(Collected data entries)

::::

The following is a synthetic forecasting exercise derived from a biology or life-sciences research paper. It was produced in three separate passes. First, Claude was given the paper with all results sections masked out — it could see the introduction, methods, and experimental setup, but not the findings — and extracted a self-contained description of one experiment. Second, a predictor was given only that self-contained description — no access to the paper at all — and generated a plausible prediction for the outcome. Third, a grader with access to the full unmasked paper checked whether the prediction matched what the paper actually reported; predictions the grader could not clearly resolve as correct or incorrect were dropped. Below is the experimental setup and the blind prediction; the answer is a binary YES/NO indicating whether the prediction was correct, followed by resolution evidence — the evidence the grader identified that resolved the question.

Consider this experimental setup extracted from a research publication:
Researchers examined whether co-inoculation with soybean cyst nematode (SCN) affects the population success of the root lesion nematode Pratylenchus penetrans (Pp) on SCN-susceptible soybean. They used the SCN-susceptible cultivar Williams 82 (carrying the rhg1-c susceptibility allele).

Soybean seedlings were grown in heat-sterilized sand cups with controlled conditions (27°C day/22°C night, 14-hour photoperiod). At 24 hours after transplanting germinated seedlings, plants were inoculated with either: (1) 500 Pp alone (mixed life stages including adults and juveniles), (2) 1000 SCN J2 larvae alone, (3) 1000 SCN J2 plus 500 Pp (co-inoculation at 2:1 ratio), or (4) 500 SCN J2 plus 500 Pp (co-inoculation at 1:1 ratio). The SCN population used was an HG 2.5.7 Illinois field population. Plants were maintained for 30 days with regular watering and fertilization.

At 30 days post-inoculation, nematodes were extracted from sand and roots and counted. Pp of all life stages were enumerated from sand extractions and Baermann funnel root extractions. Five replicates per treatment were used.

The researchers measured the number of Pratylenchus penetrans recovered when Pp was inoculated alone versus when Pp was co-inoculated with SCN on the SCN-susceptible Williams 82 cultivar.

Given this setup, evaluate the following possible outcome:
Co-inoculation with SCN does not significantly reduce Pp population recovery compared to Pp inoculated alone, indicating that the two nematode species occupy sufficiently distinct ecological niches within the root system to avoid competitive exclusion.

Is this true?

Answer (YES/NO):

::::

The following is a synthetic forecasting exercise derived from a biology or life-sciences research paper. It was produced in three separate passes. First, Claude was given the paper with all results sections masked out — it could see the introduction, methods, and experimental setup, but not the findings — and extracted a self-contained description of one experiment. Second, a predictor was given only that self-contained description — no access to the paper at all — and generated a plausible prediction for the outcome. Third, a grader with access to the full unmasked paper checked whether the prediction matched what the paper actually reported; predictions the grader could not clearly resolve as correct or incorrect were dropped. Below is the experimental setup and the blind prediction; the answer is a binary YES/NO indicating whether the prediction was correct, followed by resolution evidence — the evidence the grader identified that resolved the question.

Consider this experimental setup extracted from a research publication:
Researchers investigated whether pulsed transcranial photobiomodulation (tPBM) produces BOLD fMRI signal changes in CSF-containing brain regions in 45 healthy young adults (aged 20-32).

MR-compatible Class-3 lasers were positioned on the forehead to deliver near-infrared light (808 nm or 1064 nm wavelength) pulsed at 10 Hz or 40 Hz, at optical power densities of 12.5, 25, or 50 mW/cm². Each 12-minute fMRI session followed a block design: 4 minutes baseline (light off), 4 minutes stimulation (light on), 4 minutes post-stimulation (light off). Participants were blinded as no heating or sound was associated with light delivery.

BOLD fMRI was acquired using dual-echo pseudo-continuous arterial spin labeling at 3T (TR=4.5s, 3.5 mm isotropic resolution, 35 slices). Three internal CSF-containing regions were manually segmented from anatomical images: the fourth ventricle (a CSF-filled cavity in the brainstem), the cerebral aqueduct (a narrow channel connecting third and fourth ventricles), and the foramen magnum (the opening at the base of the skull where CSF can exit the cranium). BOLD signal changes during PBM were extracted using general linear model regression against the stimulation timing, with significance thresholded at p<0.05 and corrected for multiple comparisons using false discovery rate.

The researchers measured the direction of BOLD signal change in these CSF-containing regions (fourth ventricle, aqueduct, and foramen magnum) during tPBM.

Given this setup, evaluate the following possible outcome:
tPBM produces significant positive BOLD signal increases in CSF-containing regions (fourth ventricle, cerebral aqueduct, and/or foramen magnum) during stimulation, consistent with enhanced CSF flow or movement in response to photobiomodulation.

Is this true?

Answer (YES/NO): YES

::::

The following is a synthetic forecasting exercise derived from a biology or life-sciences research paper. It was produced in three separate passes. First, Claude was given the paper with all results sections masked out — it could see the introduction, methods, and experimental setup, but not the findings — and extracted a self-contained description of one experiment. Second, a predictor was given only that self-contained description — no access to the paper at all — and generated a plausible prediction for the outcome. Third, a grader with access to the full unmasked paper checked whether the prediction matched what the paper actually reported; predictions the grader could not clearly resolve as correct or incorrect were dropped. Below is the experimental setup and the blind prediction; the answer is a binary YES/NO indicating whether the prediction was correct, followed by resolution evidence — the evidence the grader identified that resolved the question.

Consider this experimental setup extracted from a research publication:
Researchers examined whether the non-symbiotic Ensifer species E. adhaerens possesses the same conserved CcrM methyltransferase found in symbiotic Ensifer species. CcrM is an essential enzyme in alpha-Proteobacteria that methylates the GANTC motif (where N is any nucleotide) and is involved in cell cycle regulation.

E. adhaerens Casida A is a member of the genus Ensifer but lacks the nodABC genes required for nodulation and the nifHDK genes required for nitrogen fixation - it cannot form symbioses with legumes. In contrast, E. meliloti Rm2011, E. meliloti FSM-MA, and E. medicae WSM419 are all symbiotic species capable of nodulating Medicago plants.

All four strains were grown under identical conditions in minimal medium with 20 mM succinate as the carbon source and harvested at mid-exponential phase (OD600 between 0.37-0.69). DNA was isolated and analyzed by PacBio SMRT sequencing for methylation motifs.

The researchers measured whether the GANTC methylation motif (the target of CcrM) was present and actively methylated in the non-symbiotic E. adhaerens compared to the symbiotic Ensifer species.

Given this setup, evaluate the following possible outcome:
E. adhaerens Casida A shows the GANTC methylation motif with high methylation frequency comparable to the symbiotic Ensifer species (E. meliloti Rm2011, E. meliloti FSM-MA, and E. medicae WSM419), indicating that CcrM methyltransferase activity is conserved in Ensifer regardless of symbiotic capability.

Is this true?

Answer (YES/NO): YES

::::

Work required >>
Return each full line of the entries that contains the word "produces".

Response to this task >>
Researchers investigated whether pulsed transcranial photobiomodulation (tPBM) produces BOLD fMRI signal changes in CSF-containing brain regions in 45 healthy young adults (aged 20-32).
tPBM produces significant positive BOLD signal increases in CSF-containing regions (fourth ventricle, cerebral aqueduct, and/or foramen magnum) during stimulation, consistent with enhanced CSF flow or movement in response to photobiomodulation.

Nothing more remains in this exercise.